DATA FOR THIS TASK: Begin

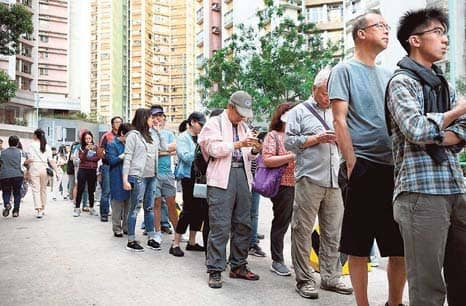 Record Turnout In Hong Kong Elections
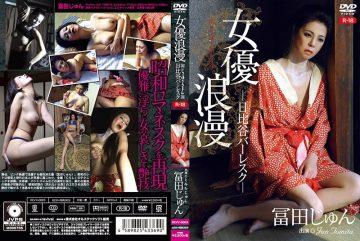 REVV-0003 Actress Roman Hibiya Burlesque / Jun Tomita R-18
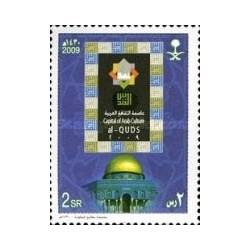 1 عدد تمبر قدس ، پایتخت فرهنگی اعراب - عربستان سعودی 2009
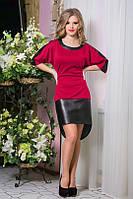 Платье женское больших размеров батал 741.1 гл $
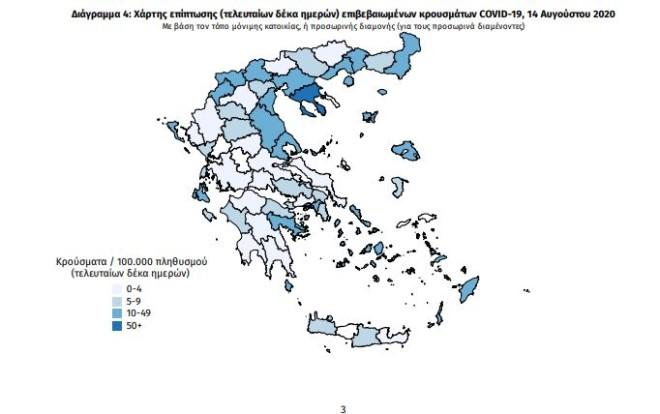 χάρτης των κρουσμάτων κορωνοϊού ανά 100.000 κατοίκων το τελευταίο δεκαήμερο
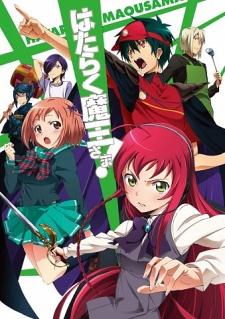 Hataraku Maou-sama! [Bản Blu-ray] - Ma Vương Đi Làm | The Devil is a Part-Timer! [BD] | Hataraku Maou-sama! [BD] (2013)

DATA FOR THIS TASK: End

ABOUT THIS TASK: All of the records need to be reproduced exactly, with each picture omitted.

RESULT OF THIS EXERCISE:
 Record Turnout In Hong Kong Elections
 REVV-0003 Actress Roman Hibiya Burlesque / Jun Tomita R-18
 1 عدد تمبر قدس ، پایتخت فرهنگی اعراب - عربستان سعودی 2009
 Платье женское больших размеров батал 741.1 гл $
 χάρτης των κρουσμάτων κορωνοϊού ανά 100.000 κατοίκων το τελευταίο δεκαήμερο
 Hataraku Maou-sama! [Bản Blu-ray] - Ma Vương Đi Làm | The Devil is a Part-Timer! [BD] | Hataraku Maou-sama! [BD] (2013)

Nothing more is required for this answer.